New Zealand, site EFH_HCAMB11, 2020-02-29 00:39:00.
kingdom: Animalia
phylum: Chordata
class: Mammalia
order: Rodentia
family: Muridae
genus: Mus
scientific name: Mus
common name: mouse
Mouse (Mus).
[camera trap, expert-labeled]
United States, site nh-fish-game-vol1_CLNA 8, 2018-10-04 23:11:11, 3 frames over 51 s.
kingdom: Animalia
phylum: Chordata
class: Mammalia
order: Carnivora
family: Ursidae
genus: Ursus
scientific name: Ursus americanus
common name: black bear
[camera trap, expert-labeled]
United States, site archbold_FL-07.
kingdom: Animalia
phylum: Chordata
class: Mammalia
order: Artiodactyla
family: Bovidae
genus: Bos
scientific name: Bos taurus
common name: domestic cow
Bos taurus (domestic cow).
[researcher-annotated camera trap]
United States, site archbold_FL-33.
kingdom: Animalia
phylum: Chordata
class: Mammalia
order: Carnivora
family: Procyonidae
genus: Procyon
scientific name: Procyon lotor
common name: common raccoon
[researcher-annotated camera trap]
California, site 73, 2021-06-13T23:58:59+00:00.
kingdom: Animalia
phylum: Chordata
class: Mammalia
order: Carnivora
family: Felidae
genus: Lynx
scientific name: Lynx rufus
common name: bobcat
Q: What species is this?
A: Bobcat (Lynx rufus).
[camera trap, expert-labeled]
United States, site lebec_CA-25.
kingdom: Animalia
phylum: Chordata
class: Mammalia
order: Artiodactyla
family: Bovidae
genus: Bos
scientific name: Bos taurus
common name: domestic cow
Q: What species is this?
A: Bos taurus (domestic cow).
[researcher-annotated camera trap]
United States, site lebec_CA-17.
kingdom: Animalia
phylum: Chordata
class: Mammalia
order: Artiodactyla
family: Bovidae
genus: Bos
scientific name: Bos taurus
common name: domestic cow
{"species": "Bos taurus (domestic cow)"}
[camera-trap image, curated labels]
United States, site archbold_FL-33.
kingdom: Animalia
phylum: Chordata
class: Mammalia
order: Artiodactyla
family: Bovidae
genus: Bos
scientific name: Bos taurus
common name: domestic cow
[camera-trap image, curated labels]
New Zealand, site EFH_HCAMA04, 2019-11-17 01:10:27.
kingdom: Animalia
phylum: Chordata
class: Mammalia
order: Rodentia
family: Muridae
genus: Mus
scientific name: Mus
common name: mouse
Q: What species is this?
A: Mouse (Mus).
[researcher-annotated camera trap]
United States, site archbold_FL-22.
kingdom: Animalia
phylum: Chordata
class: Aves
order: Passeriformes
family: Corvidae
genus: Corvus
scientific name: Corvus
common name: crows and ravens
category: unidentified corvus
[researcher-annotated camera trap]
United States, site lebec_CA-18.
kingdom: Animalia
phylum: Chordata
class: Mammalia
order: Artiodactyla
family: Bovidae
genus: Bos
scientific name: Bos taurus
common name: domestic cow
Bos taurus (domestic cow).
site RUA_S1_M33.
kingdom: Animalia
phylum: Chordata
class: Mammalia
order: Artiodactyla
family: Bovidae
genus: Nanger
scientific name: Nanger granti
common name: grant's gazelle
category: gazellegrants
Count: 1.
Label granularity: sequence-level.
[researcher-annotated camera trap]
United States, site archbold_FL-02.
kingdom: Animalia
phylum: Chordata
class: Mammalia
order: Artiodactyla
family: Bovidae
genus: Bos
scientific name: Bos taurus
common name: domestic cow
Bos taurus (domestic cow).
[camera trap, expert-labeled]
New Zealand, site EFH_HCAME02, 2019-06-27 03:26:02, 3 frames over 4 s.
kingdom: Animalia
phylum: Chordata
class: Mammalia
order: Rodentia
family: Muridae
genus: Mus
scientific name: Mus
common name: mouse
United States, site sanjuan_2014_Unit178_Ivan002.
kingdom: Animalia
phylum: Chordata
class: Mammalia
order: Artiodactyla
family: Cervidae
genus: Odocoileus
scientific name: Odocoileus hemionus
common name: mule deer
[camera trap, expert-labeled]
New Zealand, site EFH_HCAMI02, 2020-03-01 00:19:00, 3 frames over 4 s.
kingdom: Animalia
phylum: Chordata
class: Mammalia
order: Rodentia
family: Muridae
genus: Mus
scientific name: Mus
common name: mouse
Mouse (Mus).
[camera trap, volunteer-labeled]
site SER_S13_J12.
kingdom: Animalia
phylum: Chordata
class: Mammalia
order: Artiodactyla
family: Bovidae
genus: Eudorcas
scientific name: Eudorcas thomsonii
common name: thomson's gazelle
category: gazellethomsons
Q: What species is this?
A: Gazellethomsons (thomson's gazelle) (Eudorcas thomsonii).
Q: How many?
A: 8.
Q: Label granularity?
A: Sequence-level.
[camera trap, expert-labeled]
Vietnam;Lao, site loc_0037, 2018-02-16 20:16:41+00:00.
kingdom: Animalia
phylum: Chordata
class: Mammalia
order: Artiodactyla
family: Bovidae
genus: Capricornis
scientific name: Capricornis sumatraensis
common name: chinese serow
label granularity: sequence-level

_ _ _ _ _

» **Action item**
Write out every entry once more, precisely as it stands.

» **Output of the exercise**
New Zealand, site EFH_HCAMB11, 2020-02-29 00:39:00.
kingdom: Animalia
phylum: Chordata
class: Mammalia
order: Rodentia
family: Muridae
genus: Mus
scientific name: Mus
common name: mouse
Mouse (Mus).
[camera trap, expert-labeled]
United States, site nh-fish-game-vol1_CLNA 8, 2018-10-04 23:11:11, 3 frames over 51 s.
kingdom: Animalia
phylum: Chordata
class: Mammalia
order: Carnivora
family: Ursidae
genus: Ursus
scientific name: Ursus americanus
common name: black bear
[camera trap, expert-labeled]
United States, site archbold_FL-07.
kingdom: Animalia
phylum: Chordata
class: Mammalia
order: Artiodactyla
family: Bovidae
genus: Bos
scientific name: Bos taurus
common name: domestic cow
Bos taurus (domestic cow).
[researcher-annotated camera trap]
United States, site archbold_FL-33.
kingdom: Animalia
phylum: Chordata
class: Mammalia
order: Carnivora
family: Procyonidae
genus: Procyon
scientific name: Procyon lotor
common name: common raccoon
[researcher-annotated camera trap]
California, site 73, 2021-06-13T23:58:59+00:00.
kingdom: Animalia
phylum: Chordata
class: Mammalia
order: Carnivora
family: Felidae
genus: Lynx
scientific name: Lynx rufus
common name: bobcat
Q: What species is this?
A: Bobcat (Lynx rufus).
[camera trap, expert-labeled]
United States, site lebec_CA-25.
kingdom: Animalia
phylum: Chordata
class: Mammalia
order: Artiodactyla
family: Bovidae
genus: Bos
scientific name: Bos taurus
common name: domestic cow
Q: What species is this?
A: Bos taurus (domestic cow).
[researcher-annotated camera trap]
United States, site lebec_CA-17.
kingdom: Animalia
phylum: Chordata
class: Mammalia
order: Artiodactyla
family: Bovidae
genus: Bos
scientific name: Bos taurus
common name: domestic cow
{"species": "Bos taurus (domestic cow)"}
[camera-trap image, curated labels]
United States, site archbold_FL-33.
kingdom: Animalia
phylum: Chordata
class: Mammalia
order: Artiodactyla
family: Bovidae
genus: Bos
scientific name: Bos taurus
common name: domestic cow
[camera-trap image, curated labels]
New Zealand, site EFH_HCAMA04, 2019-11-17 01:10:27.
kingdom: Animalia
phylum: Chordata
class: Mammalia
order: Rodentia
family: Muridae
genus: Mus
scientific name: Mus
common name: mouse
Q: What species is this?
A: Mouse (Mus).
[researcher-annotated camera trap]
United States, site archbold_FL-22.
kingdom: Animalia
phylum: Chordata
class: Aves
order: Passeriformes
family: Corvidae
genus: Corvus
scientific name: Corvus
common name: crows and ravens
category: unidentified corvus
[researcher-annotated camera trap]
United States, site lebec_CA-18.
kingdom: Animalia
phylum: Chordata
class: Mammalia
order: Artiodactyla
family: Bovidae
genus: Bos
scientific name: Bos taurus
common name: domestic cow
Bos taurus (domestic cow).
site RUA_S1_M33.
kingdom: Animalia
phylum: Chordata
class: Mammalia
order: Artiodactyla
family: Bovidae
genus: Nanger
scientific name: Nanger granti
common name: grant's gazelle
category: gazellegrants
Count: 1.
Label granularity: sequence-level.
[researcher-annotated camera trap]
United States, site archbold_FL-02.
kingdom: Animalia
phylum: Chordata
class: Mammalia
order: Artiodactyla
family: Bovidae
genus: Bos
scientific name: Bos taurus
common name: domestic cow
Bos taurus (domestic cow).
[camera trap, expert-labeled]
New Zealand, site EFH_HCAME02, 2019-06-27 03:26:02, 3 frames over 4 s.
kingdom: Animalia
phylum: Chordata
class: Mammalia
order: Rodentia
family: Muridae
genus: Mus
scientific name: Mus
common name: mouse
United States, site sanjuan_2014_Unit178_Ivan002.
kingdom: Animalia
phylum: Chordata
class: Mammalia
order: Artiodactyla
family: Cervidae
genus: Odocoileus
scientific name: Odocoileus hemionus
common name: mule deer
[camera trap, expert-labeled]
New Zealand, site EFH_HCAMI02, 2020-03-01 00:19:00, 3 frames over 4 s.
kingdom: Animalia
phylum: Chordata
class: Mammalia
order: Rodentia
family: Muridae
genus: Mus
scientific name: Mus
common name: mouse
Mouse (Mus).
[camera trap, volunteer-labeled]
site SER_S13_J12.
kingdom: Animalia
phylum: Chordata
class: Mammalia
order: Artiodactyla
family: Bovidae
genus: Eudorcas
scientific name: Eudorcas thomsonii
common name: thomson's gazelle
category: gazellethomsons
Q: What species is this?
A: Gazellethomsons (thomson's gazelle) (Eudorcas thomsonii).
Q: How many?
A: 8.
Q: Label granularity?
A: Sequence-level.
[camera trap, expert-labeled]
Vietnam;Lao, site loc_0037, 2018-02-16 20:16:41+00:00.
kingdom: Animalia
phylum: Chordata
class: Mammalia
order: Artiodactyla
family: Bovidae
genus: Capricornis
scientific name: Capricornis sumatraensis
common name: chinese serow
label granularity: sequence-level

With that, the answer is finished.